1989’s Bound By The Beauty was a more accessible effort, with Siberry returning to acoustic simplicity and a wry sense of humor. This album attracted the attention of producer/ambient music trailblazer/common crossword clue answer Brian Eno, who offered to produce Siberry’s next effort. That album, 1993’s When I Was a Boy was a commercial breakthrough for Siberry, including such memorable hits as “Sail Across the Water”, “Love Is Everything”, “Temple”, and the duet with k.d. lang that would become her calling card: “Calling All Angels”.

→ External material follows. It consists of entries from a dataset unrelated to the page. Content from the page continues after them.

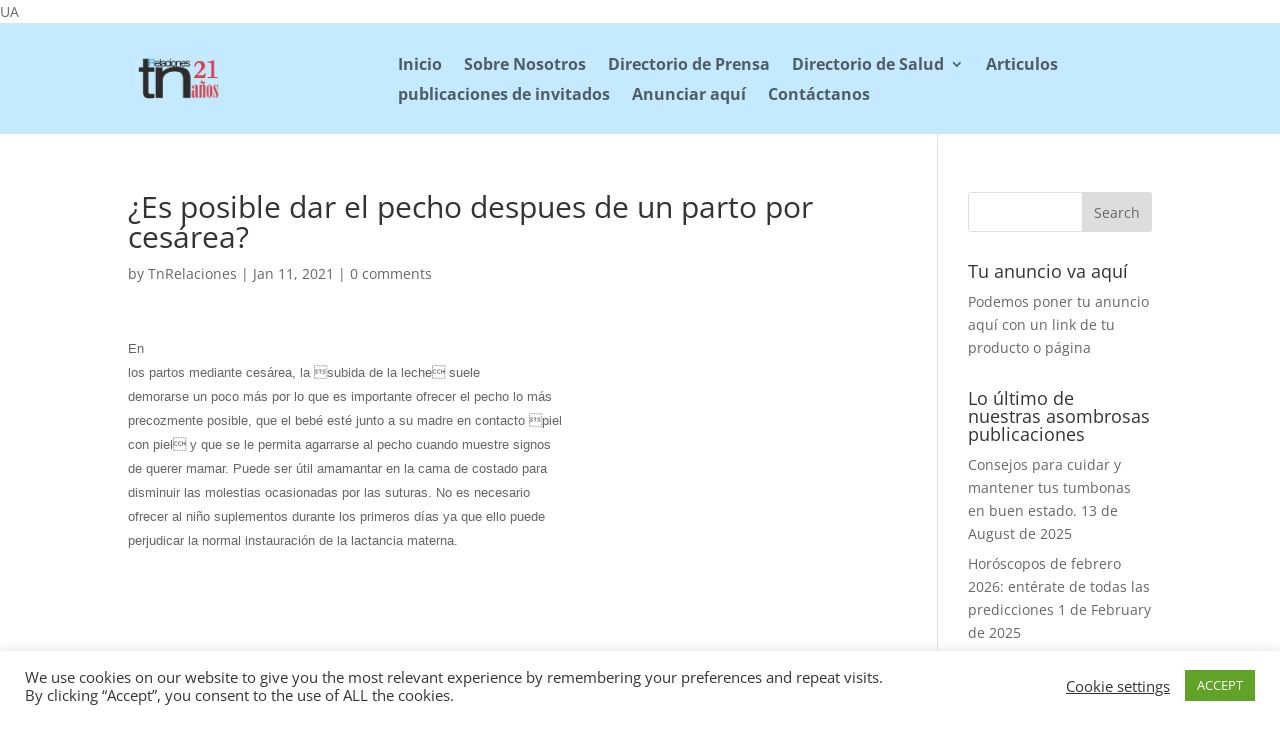

--- FILE ---
content_type: text/html; charset=utf-8
request_url: https://www.google.com/recaptcha/api2/aframe
body_size: 267
content:
<!DOCTYPE HTML><html><head><meta http-equiv="content-type" content="text/html; charset=UTF-8"></head><body><script nonce="U0hlNQCpeM8_5Uhh2DJ9jw">/** Anti-fraud and anti-abuse applications only. See google.com/recaptcha */ try{var clients={'sodar':'https://pagead2.googlesyndication.com/pagead/sodar?'};window.addEventListener("message",function(a){try{if(a.source===window.parent){var b=JSON.parse(a.data);var c=clients[b['id']];if(c){var d=document.createElement('img');d.src=c+b['params']+'&rc='+(localStorage.getItem("rc::a")?sessionStorage.getItem("rc::b"):"");window.document.body.appendChild(d);sessionStorage.setItem("rc::e",parseInt(sessionStorage.getItem("rc::e")||0)+1);localStorage.setItem("rc::h",'1769909100871');}}}catch(b){}});window.parent.postMessage("_grecaptcha_ready", "*");}catch(b){}</script></body></html>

While Eno gave Siberry’s music haunting breadth and introspective spiritual space, Siberry refused to remain in any safe musical corner. 1995 saw the release of her jazz-inspired Maria, wherein she continued to explore new musical territory, perhaps to the frustration of some fans and record executives both.

Realizing then that no major label could afford her the musical freedom and diversity she craved as an artist, Siberry left Warner/Reprise to launch her own independent Sheeba Records. Since 1996, there have been seven recordings released by the new label, many of them idiosyncratic collections like 1996’s Teenager, comprised solely of songs Siberry wrote in her teen years, or the recent Hush, which features traditional American and Celtic spirituals and lullabies given new voice and meaning through Siberry’s unique styling.

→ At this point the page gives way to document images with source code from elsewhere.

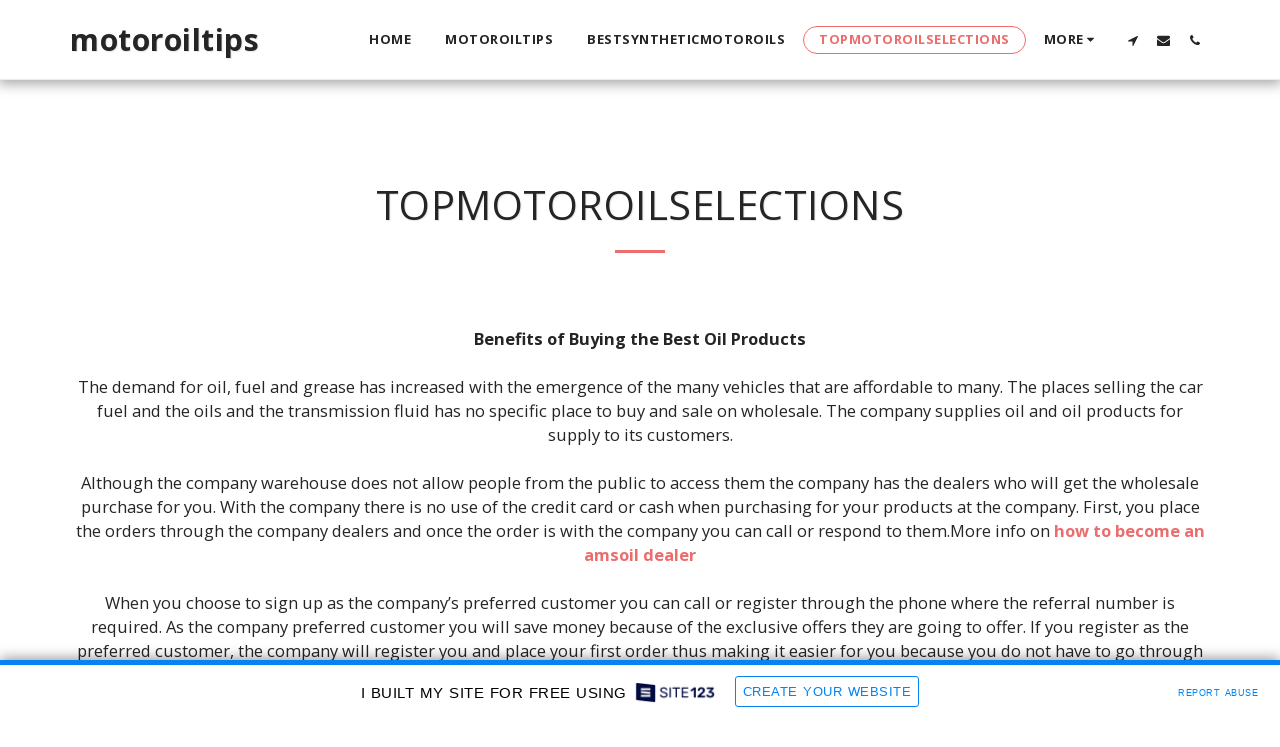

--- FILE ---
content_type: text/html; charset=UTF-8
request_url: https://5cee91ac8204f.site123.me/topmotoroilselections
body_size: 1807
content:
<!DOCTYPE html>
<html lang="en">
<head>
    <meta charset="utf-8">
    <meta name="viewport" content="width=device-width, initial-scale=1">
    <title></title>
    <style>
        body {
            font-family: "Arial";
        }
    </style>
    <script type="text/javascript">
    window.awsWafCookieDomainList = [];
    window.gokuProps = {
"key":"AQIDAHjcYu/GjX+QlghicBgQ/[base64]",
          "iv":"CgAGojLvgAAABbU6",
          "context":"4C8lVD8UV0xybu1EU3qyd4uDDr7GLo1BpCoZCg2Xa+dCM2c8Vf7wCDYBcObW17mORjNdG/leHWX6gugtkNo9IFWXhNqLreXY4CKNhqlq8KDJ+Qn5ZjAIMB0+sunIK13HVbZLlvK/lk3zcmgCr1mSKGaCex0S3aGDL/uIaJC+dhgiNUKCeGc9v/uv/EezB1EXdFpeG7S998NKqIFYSfgLNXMAz4I14/TxGRPQaiIV/qdYpqby4OKYImWtQRJQqnQFgM0VuCbsqlIGXYTASbweT0WFCyVkRqVGLTpLpSuSFr8cx0mIvilAgIk4QeKhBesldISHn/OOFZZ9mYVFwMjdguoTywvKFMysbIGjEbM5vjl13TfwdTXsZSY="
};
    </script>
    <script src="https://3ebe8aca4f86.70064874.us-east-1.token.awswaf.com/3ebe8aca4f86/37f16da8cb4d/d335e59f7b06/challenge.js"></script>
</head>
<body>
    <div id="challenge-container"></div>
    <script type="text/javascript">
        AwsWafIntegration.saveReferrer();
        AwsWafIntegration.checkForceRefresh().then((forceRefresh) => {
            if (forceRefresh) {
                AwsWafIntegration.forceRefreshToken().then(() => {
                    window.location.reload(true);
                });
            } else {
                AwsWafIntegration.getToken().then(() => {
                    window.location.reload(true);
                });
            }
        });
    </script>
    <noscript>
        <h1>JavaScript is disabled</h1>
        In order to continue, we need to verify that you're not a robot.
        This requires JavaScript. Enable JavaScript and then reload the page.
    </noscript>
</body>
</html>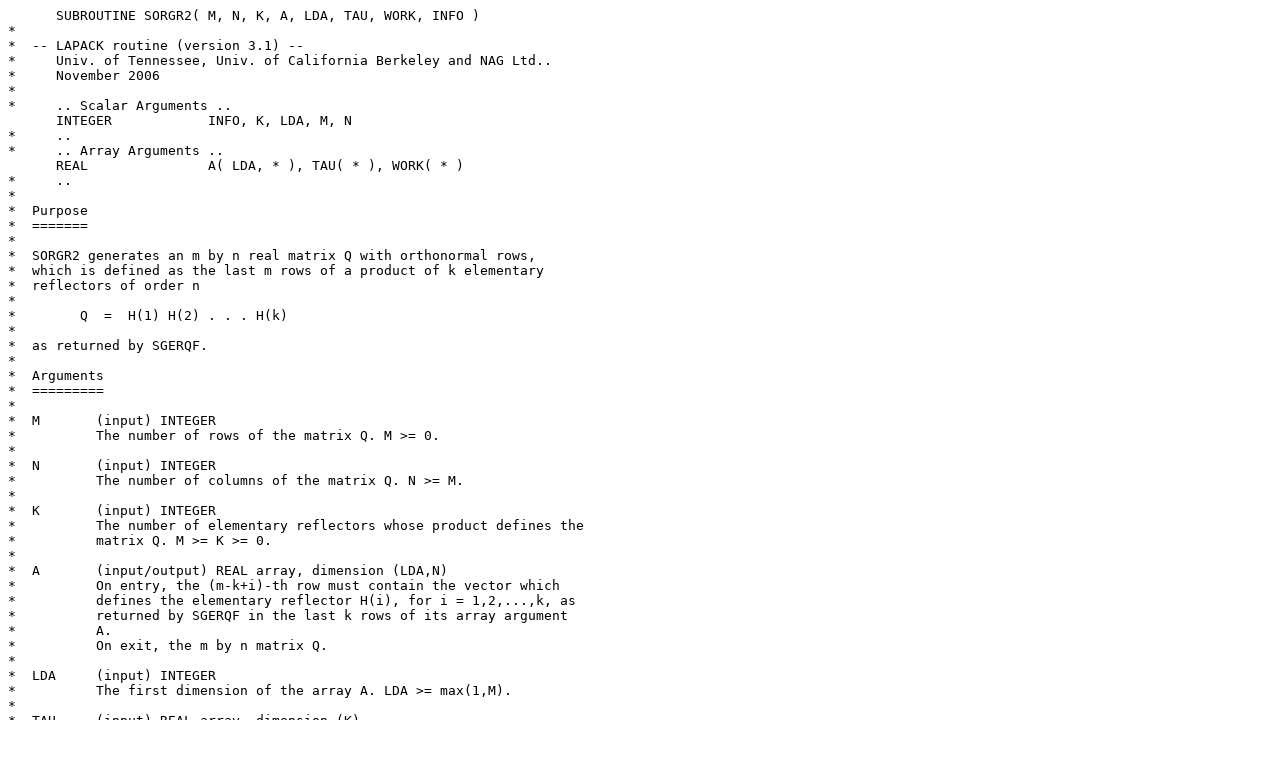

--- FILE ---
content_type: text/plain; charset=UTF-8
request_url: https://www.netlib.org/lapack/lapack-3.1.1/SRC/sorgr2.f
body_size: 3370
content:
      SUBROUTINE SORGR2( M, N, K, A, LDA, TAU, WORK, INFO )
*
*  -- LAPACK routine (version 3.1) --
*     Univ. of Tennessee, Univ. of California Berkeley and NAG Ltd..
*     November 2006
*
*     .. Scalar Arguments ..
      INTEGER            INFO, K, LDA, M, N
*     ..
*     .. Array Arguments ..
      REAL               A( LDA, * ), TAU( * ), WORK( * )
*     ..
*
*  Purpose
*  =======
*
*  SORGR2 generates an m by n real matrix Q with orthonormal rows,
*  which is defined as the last m rows of a product of k elementary
*  reflectors of order n
*
*        Q  =  H(1) H(2) . . . H(k)
*
*  as returned by SGERQF.
*
*  Arguments
*  =========
*
*  M       (input) INTEGER
*          The number of rows of the matrix Q. M >= 0.
*
*  N       (input) INTEGER
*          The number of columns of the matrix Q. N >= M.
*
*  K       (input) INTEGER
*          The number of elementary reflectors whose product defines the
*          matrix Q. M >= K >= 0.
*
*  A       (input/output) REAL array, dimension (LDA,N)
*          On entry, the (m-k+i)-th row must contain the vector which
*          defines the elementary reflector H(i), for i = 1,2,...,k, as
*          returned by SGERQF in the last k rows of its array argument
*          A.
*          On exit, the m by n matrix Q.
*
*  LDA     (input) INTEGER
*          The first dimension of the array A. LDA >= max(1,M).
*
*  TAU     (input) REAL array, dimension (K)
*          TAU(i) must contain the scalar factor of the elementary
*          reflector H(i), as returned by SGERQF.
*
*  WORK    (workspace) REAL array, dimension (M)
*
*  INFO    (output) INTEGER
*          = 0: successful exit
*          < 0: if INFO = -i, the i-th argument has an illegal value
*
*  =====================================================================
*
*     .. Parameters ..
      REAL               ONE, ZERO
      PARAMETER          ( ONE = 1.0E+0, ZERO = 0.0E+0 )
*     ..
*     .. Local Scalars ..
      INTEGER            I, II, J, L
*     ..
*     .. External Subroutines ..
      EXTERNAL           SLARF, SSCAL, XERBLA
*     ..
*     .. Intrinsic Functions ..
      INTRINSIC          MAX
*     ..
*     .. Executable Statements ..
*
*     Test the input arguments
*
      INFO = 0
      IF( M.LT.0 ) THEN
         INFO = -1
      ELSE IF( N.LT.M ) THEN
         INFO = -2
      ELSE IF( K.LT.0 .OR. K.GT.M ) THEN
         INFO = -3
      ELSE IF( LDA.LT.MAX( 1, M ) ) THEN
         INFO = -5
      END IF
      IF( INFO.NE.0 ) THEN
         CALL XERBLA( 'SORGR2', -INFO )
         RETURN
      END IF
*
*     Quick return if possible
*
      IF( M.LE.0 )
     $   RETURN
*
      IF( K.LT.M ) THEN
*
*        Initialise rows 1:m-k to rows of the unit matrix
*
         DO 20 J = 1, N
            DO 10 L = 1, M - K
               A( L, J ) = ZERO
   10       CONTINUE
            IF( J.GT.N-M .AND. J.LE.N-K )
     $         A( M-N+J, J ) = ONE
   20    CONTINUE
      END IF
*
      DO 40 I = 1, K
         II = M - K + I
*
*        Apply H(i) to A(1:m-k+i,1:n-k+i) from the right
*
         A( II, N-M+II ) = ONE
         CALL SLARF( 'Right', II-1, N-M+II, A( II, 1 ), LDA, TAU( I ),
     $               A, LDA, WORK )
         CALL SSCAL( N-M+II-1, -TAU( I ), A( II, 1 ), LDA )
         A( II, N-M+II ) = ONE - TAU( I )
*
*        Set A(m-k+i,n-k+i+1:n) to zero
*
         DO 30 L = N - M + II + 1, N
            A( II, L ) = ZERO
   30    CONTINUE
   40 CONTINUE
      RETURN
*
*     End of SORGR2
*
      END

Other Sheeba releases include The New York Trilogy a four-disc compilation of a series of themed concerts at New York City’s Bottom Line in 1996, including Tree: Music For Films and Forests, Lips: Music for Saying It and Child: Music for the Christmas Season. In 1997, Siberry created a 29-minute sound collage about a day in New York City called A Day in the Life, a mixture of voice-mail messages, cab rides, moments from yoga class and excerpts of life in the studio with the likes of Joe Jackson, K.D. Lang, Darol Anger and Patty Larkin.

With City, she shows a range that goes far beyond the pale. You get “The Bridge”, a Joe Jackson composition covering the deadly sin of envy, the Hannukah song “Shir Ammami”, the Gaelic “Nut Brown Maid”, the pretty ode of “She’s Like the Swallow” and a tribute to Laura Nyro (combining “And When I Die” with “Stoned Soul Picnic” into one medley) all in one place. Oh, and I almost forgot the song from the Barney movie (don’t worry — they edited out the little kids’ voices from the mix) — that one’s there too, along with a spoken poem that clocks in at 1:20, included originally as part of a Morgan Fisher collection of one-minute views from artists on the new millennium.

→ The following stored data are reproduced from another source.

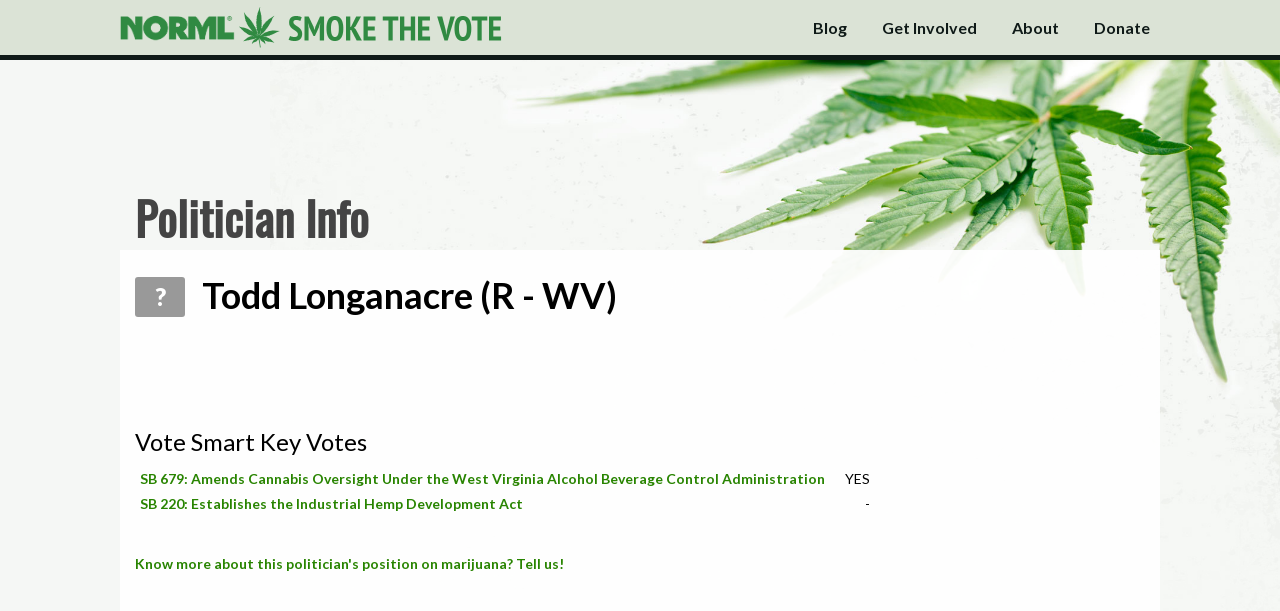

--- FILE ---
content_type: text/html; charset=utf-8
request_url: https://vote.norml.org/politicians/190576
body_size: 7165
content:
<!DOCTYPE html>
<!--[if IE 8]>     <html class="ie8" lang="en"> <![endif]-->
<!--[if !IE 8]><!-->
<html lang="en">
<!--<![endif]-->
<head>
    <link href='//fonts.googleapis.com/css?family=PT+Sans+Narrow:700' rel='stylesheet' type='text/css'>
    <link href='//fonts.googleapis.com/css?family=Lato:400,700,900' rel='stylesheet' type='text/css'>
    <link href="//netdna.bootstrapcdn.com/font-awesome/4.0.3/css/font-awesome.css" rel="stylesheet">
    <meta property="og:title" content="Which Candidate Is the Best on Marijuana Policy?" />
    <meta property="og:image" content="https://vote.norml.org/opengraph.png" />
    <meta property="og:description" content="See the grades for candidates on your ballot" />
    <meta property="og:url" content="https://vote.norml.org" />
    <meta charset="utf-8" />
    <meta http-equiv="X-UA-Compatible" content="IE=edge">
    <meta name="viewport" content="width=device-width, initial-scale=1, maximum-scale=1">
    <title>NORML's Smoke the Vote</title>
    <link rel="/apple-touch-icon-precomposed" href="apple-touch-icon-152x152-precomposed.png">
    <meta name="msapplication-TileImage" content="ms-icon-144.png">
    <meta name="msapplication-TileColor" content="#204308">
    <link rel="stylesheet" href="/css/app.css?1234" type='text/css'>
    <link rel="icon" href="https://vote.norml.org/favicon.png">
    
    <link rel="stylesheet" href="/css/politicians.css?1234" type='text/css'>


    <!--[if lt IE 9]>
        <script src="/lib/html5shiv/html5shiv.js"></script>
        <script src="/lib/respond/respond.js"></script>
    <![endif]-->
    <script async src="https://www.googletagmanager.com/gtag/js?id=UA-11032704-6"></script>
    <script>
        window.dataLayer = window.dataLayer || [];
        function gtag() { dataLayer.push(arguments); }
        gtag('js', new Date());

        gtag('config', 'UA-11032704-6');
    </script>
</head>
<body>

    

<header class="print-hide navbar navbar-fixed-top stv-navbar" role="banner">
    <div class="outer-container">
        <div class="container">
            <div class="navbar-header">
                <a href="/" class="navbar-brand">
                    <span class="nav-logo"></span>
                    <span class="nav-title-inner"></span>
                </a>
                <button class="navbar-toggle" type="button" data-toggle="collapse" data-target=".bs-navbar-collapse">
                    <span class="sr-only">Toggle Navigation</span>
                    <i class="fa fa-chevron-down"></i>
                </button>
            </div>
            <nav class="collapse navbar-collapse bs-navbar-collapse" role="navigation">
                <ul class="nav navbar-nav">
                    <li>
                        <a href="http://blog.norml.org"><span class="button">Blog</span></a>
                    </li>
                    <li>
                        <a href="/getinvolved"><span class="button">Get Involved</span></a>
                    </li>
                    <li>
                        <a href="/about"><span class="button">About</span></a>
                    </li>
                    <li>
                        <a href="https://secure.actblue.com/donate/norml-1?refcode=smokethevote"><span class="button">Donate</span></a>
                    </li>
                </ul>
            </nav>
        </div>
    </div>
    <div id="navigation-bottom"></div>
</header>




<div class="container" id="above-main-container">
</div>
<div class="container" id="main-container">
    <div class="big-title">
        <div class="big-title-inner">
            Politician Info
        </div>
    </div>

    <div id="main">
        <div id="info-container" class="without-photo">

            <div id="" class="grade-u">
                <span id="politician-name">
                    <span class="candidate-score">?</span>
                        <span>
                            Todd Longanacre (R - WV)
                        </span>
                </span>
                <div id="blurb"></div>
            </div>
        </div>



        <div class="section">
            <div class="section-title">Vote Smart Key Votes</div>
            <div class="vote-section">
                    <div class="vote-row">
                        <div class="vote-name"><a target="_blank" href="https://votesmart.org/bill/37139">SB 679: Amends Cannabis Oversight Under the West Virginia Alcohol Beverage Control Administration</a></div>
                        <div class="vote-result">YES</div>
                    </div>
                    <div class="vote-row">
                        <div class="vote-name"><a target="_blank" href="https://votesmart.org/bill/34342">SB 220: Establishes the Industrial Hemp Development Act</a></div>
                        <div class="vote-result">-</div>
                    </div>
            </div>
        </div>


        <a href="/tellus/190576">Know more about this politician's position on marijuana? Tell us!</a>


    </div>

        <div class="footer">
    <a href="https://norml.org">&copy; 2026 The National Organization for the Reform of Marijuana Laws</a>
</div>

    </div>



    <script src="//ajax.googleapis.com/ajax/libs/jquery/1.11.0/jquery.min.js"></script>
    <script src="/js/optimized.js"></script>

    
    <script>
        (function (i, s, o, g, r, a, m) {
            i['GoogleAnalyticsObject'] = r; i[r] = i[r] || function () {
                (i[r].q = i[r].q || []).push(arguments)
            }, i[r].l = 1 * new Date(); a = s.createElement(o),
                m = s.getElementsByTagName(o)[0]; a.async = 1; a.src = g; m.parentNode.insertBefore(a, m)
        })(window, document, 'script', '//www.google-analytics.com/analytics.js', 'ga');

        ga('create', 'UA-49431380-1', 'smokethevote.us');
        ga('send', 'pageview');

    </script>
    <!-- AddThis Smart Layers BEGIN -->
    <!-- Go to http://www.addthis.com/get/smart-layers to customize -->
    <script type="text/javascript" src="//s7.addthis.com/js/300/addthis_widget.js#pubid=ra-53380c5d56f527cd"></script>
    <script type="text/javascript">
        var addthis_config = {
            data_track_clickback: false
        };
        var addthis_share = {
            /*url_transforms : {
                 shorten: {
                      twitter: 'bitly',
                      facebook: 'bitly'
                 }
            },
            shorteners : {
                 bitly : {}
            },*/
            url: 'http://vote.norml.org',
            title: 'Smoke the Vote'
        };
        addthis.layers({
            'theme': 'transparent',
            'share': {
                'position': 'left',
                'services': 'facebook,twitter,email,more',
                'postShareRecommendedMsg': 'Smoke the Vote!'
            },
            'responsive': {
                'maxWidth': '1100px',
                'minWidth': '0px'
            },
            'domain': 'vote.norml.org'
        });
    </script>
    <!-- AddThis Smart Layers END -->
</body>
</html>




The poetry of Siberry is evident in her collaboration with concert violinist Nigel Kennedy. “Innig” is a poignant tale of reflection translated through the filter of music. “Spade and Sparrow”, created with Takafumi Sotoma, is a “memory” piece which floats easily in the ears like a pleasant thought of the past. This is music of space and beauty, and if you have patience, it rewards you.

Siberry called this one City because of the way these musicians rose around her like strong office towers. “The singers, songwriters and producers are beautiful people that came into my life and together we have created a particular city, a unique flavor the way an actual city pulses and sways with its own majestic rhythm”, she explains.

Sheeba is more than just the music. The website distributes “all things Siberry”, including her books (three of them actually) and videos. The always innovative Siberry currently is planning her own talk show and clothing line, among other things, while touring to raise money enough for her next Sheeba release.

In the meantime, Rhino Records is readying a two-disc anthology of Siberry’s 1988-1996 recordings for Warner/Reprise, due out in Spring 2002. She knows it has been five years since her last album of original material and as someone who “writes all the time”, Siberry is eager to do another record soon.

Whatever she chooses to do next, one can’t predict. However, it’s a safe bet it will be worth one’s while. City is proof positive of Siberry’s wide range as one who takes chances, challenging herself and her listeners alike. It may not always be easy to remain in her corner, and you might prefer one of her musical styles to another, but her growth as an artist demands respect and there is no denying her enduring musical talent. One visit to her City and you’ll hear what I mean.